When Carver County set out to build a fiber optic network three years ago, the ultimate goal was connecting to the so-called 511 building in Minneapolis, considered the most wired building in Minnesota and a major source of fiber optic data transmission and reception.
"They call the 511 building a 'hotel' or hub," said Steve Taylor, Carver County's director of administrative services. "It's a nerve center for all the major Internet providers. ... Connecting to it would allow us to get better Internet access and rates."
But the very fact that the 511 building is so popular also creates a concern: What would happen if something happened to shut down the building or the fiber lines connecting it to Chicago?
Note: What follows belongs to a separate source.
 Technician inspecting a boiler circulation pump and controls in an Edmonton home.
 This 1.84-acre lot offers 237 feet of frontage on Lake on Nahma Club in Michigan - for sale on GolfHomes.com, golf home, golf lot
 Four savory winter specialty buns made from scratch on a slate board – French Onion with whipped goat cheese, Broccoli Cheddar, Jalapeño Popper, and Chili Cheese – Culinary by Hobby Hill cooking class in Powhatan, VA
"You never want to have a single point of failure," Taylor said Wednesday, five months before Carver breaks ground on its $7.5 million fiber ring. "You can't rely on one line. I'm all for another 511 building for redundancy. I wouldn't mind five or six of them, in fact."
The city of Eagan shares that assessment, and it is willing to spend $2 million or more to back up its belief that the Twin Cities needs more "carrier hotel" facilities like the 511 building, which is also considered a high-security data center or "co-location" site -- a warehouse-sized structure that allows companies to move or store large volumes of information off-site.
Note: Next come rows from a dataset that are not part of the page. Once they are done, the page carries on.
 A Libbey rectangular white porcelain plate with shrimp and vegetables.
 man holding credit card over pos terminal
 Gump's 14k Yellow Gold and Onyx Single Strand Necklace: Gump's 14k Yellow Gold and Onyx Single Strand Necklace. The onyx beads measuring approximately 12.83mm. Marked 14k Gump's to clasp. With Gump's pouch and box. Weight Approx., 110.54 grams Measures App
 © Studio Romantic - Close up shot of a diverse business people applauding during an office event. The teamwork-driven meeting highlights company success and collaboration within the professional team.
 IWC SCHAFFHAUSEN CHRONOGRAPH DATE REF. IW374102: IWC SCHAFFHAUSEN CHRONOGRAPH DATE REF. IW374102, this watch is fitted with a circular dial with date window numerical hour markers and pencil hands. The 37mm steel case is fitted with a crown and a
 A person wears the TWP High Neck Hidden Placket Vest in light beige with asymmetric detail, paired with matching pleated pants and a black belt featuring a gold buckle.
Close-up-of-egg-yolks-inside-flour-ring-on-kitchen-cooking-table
"Data center space in the Twin Cities? There is not enough," said Andrew Cohill of Design Nine, a Virginia company hired to do consulting on broadband for Eagan.
According to a draft report to the Eagan City Council from a task force looking into bringing a data center to Eagan, the Twin Cities market is vastly under-served by high-level, carrier-neutral data centers to provide storage backup and house multiple Internet and communication firms.